■ YOUR GOAL:
Output the data exactly, with every line intact.

Saved entries:
────
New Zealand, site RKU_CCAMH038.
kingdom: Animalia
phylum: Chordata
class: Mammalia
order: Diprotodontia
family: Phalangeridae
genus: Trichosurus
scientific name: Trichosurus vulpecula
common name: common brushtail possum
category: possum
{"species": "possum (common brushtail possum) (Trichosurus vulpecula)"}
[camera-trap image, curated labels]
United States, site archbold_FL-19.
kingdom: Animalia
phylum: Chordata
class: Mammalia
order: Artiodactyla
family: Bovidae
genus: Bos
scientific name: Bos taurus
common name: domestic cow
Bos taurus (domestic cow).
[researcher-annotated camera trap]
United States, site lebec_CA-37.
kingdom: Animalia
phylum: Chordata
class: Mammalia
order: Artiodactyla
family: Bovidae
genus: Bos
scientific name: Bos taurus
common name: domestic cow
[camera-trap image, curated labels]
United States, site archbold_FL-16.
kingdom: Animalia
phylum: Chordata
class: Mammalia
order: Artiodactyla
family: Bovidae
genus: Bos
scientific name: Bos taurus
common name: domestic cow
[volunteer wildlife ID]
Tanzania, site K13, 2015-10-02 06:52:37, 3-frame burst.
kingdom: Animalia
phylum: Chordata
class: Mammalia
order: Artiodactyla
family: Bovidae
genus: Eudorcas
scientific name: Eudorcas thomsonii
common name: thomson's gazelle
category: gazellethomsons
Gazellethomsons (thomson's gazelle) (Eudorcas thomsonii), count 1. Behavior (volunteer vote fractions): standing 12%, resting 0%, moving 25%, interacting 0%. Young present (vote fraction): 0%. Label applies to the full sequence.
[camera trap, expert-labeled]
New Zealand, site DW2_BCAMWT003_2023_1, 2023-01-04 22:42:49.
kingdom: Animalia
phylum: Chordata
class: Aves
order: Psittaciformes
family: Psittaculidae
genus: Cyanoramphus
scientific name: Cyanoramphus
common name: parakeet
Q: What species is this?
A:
────
■ EXERCISE ANSWER:
New Zealand, site RKU_CCAMH038.
kingdom: Animalia
phylum: Chordata
class: Mammalia
order: Diprotodontia
family: Phalangeridae
genus: Trichosurus
scientific name: Trichosurus vulpecula
common name: common brushtail possum
category: possum
{"species": "possum (common brushtail possum) (Trichosurus vulpecula)"}
[camera-trap image, curated labels]
United States, site archbold_FL-19.
kingdom: Animalia
phylum: Chordata
class: Mammalia
order: Artiodactyla
family: Bovidae
genus: Bos
scientific name: Bos taurus
common name: domestic cow
Bos taurus (domestic cow).
[researcher-annotated camera trap]
United States, site lebec_CA-37.
kingdom: Animalia
phylum: Chordata
class: Mammalia
order: Artiodactyla
family: Bovidae
genus: Bos
scientific name: Bos taurus
common name: domestic cow
[camera-trap image, curated labels]
United States, site archbold_FL-16.
kingdom: Animalia
phylum: Chordata
class: Mammalia
order: Artiodactyla
family: Bovidae
genus: Bos
scientific name: Bos taurus
common name: domestic cow
[volunteer wildlife ID]
Tanzania, site K13, 2015-10-02 06:52:37, 3-frame burst.
kingdom: Animalia
phylum: Chordata
class: Mammalia
order: Artiodactyla
family: Bovidae
genus: Eudorcas
scientific name: Eudorcas thomsonii
common name: thomson's gazelle
category: gazellethomsons
Gazellethomsons (thomson's gazelle) (Eudorcas thomsonii), count 1. Behavior (volunteer vote fractions): standing 12%, resting 0%, moving 25%, interacting 0%. Young present (vote fraction): 0%. Label applies to the full sequence.
[camera trap, expert-labeled]
New Zealand, site DW2_BCAMWT003_2023_1, 2023-01-04 22:42:49.
kingdom: Animalia
phylum: Chordata
class: Aves
order: Psittaciformes
family: Psittaculidae
genus: Cyanoramphus
scientific name: Cyanoramphus
common name: parakeet
Q: What species is this?
A:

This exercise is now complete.